◆ **Goal**: Can you recast the lines from the one with "In considering" to the one with "which is furthest from pixel 266 303?", both included, as a numbered list with any blank lines left out?

◆ **Input material**:

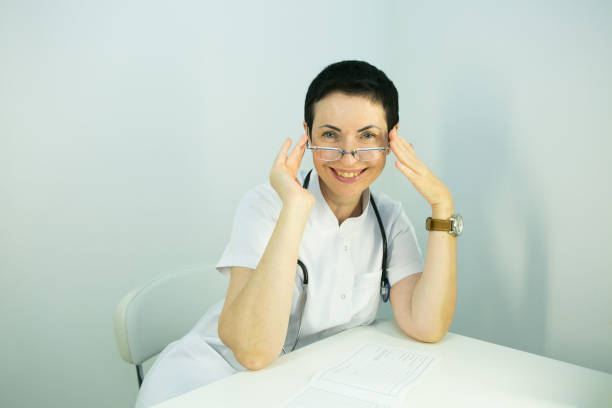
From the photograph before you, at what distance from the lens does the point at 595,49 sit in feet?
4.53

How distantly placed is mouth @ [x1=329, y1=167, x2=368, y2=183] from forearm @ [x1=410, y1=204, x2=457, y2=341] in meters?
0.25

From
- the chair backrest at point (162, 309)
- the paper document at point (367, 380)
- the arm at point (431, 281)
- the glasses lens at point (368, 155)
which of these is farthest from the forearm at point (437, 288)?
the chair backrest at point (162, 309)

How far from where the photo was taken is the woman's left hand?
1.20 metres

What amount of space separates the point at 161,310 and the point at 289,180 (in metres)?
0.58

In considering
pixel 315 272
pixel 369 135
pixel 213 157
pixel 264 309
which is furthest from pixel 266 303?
==
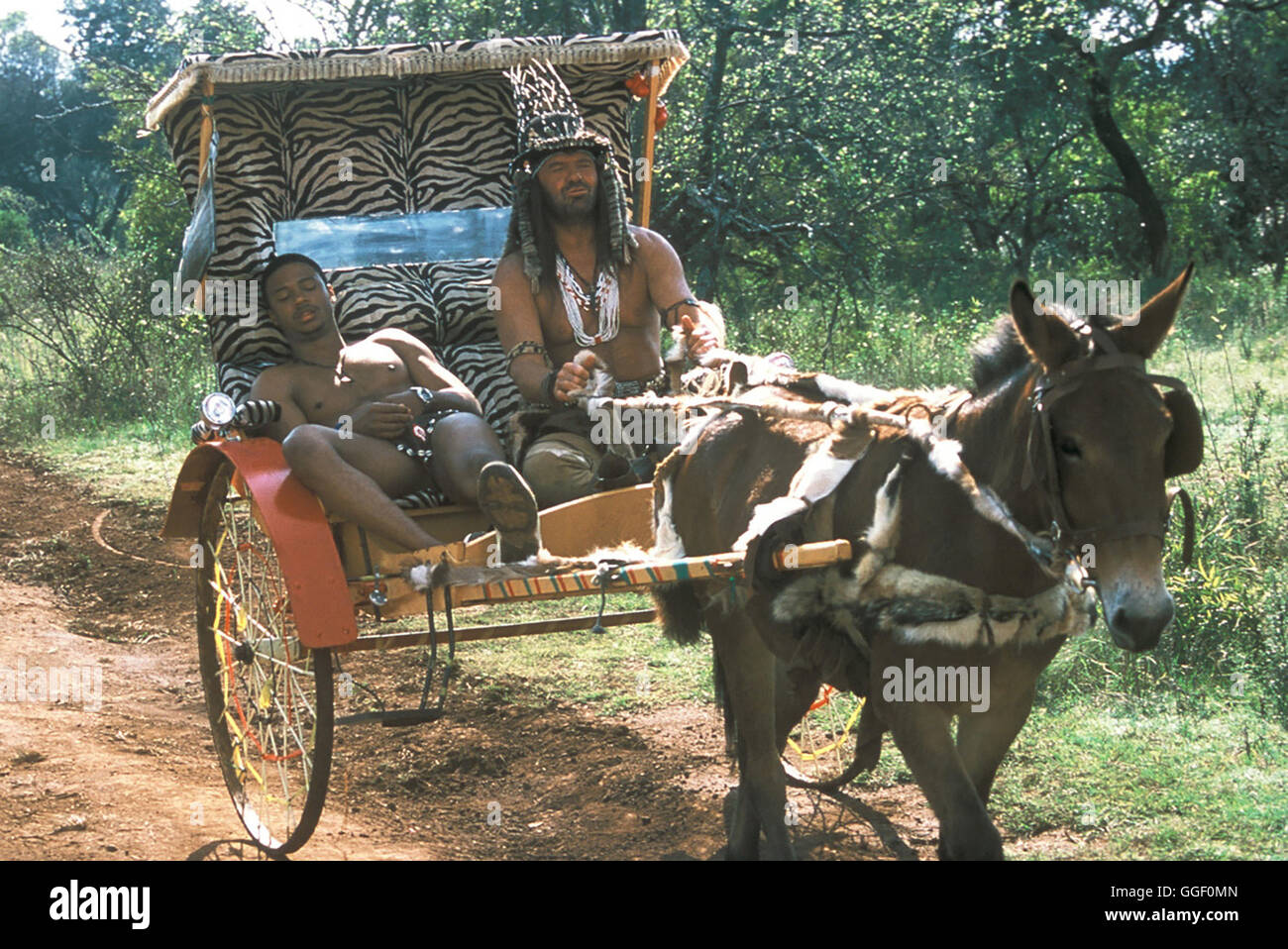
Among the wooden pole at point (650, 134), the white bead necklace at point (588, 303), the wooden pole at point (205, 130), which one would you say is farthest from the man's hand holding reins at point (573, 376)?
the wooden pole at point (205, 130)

◆ **Complete answer**:
1. In considering
2. pixel 315 272
3. pixel 369 135
4. pixel 213 157
5. pixel 264 309
6. which is furthest from pixel 266 303?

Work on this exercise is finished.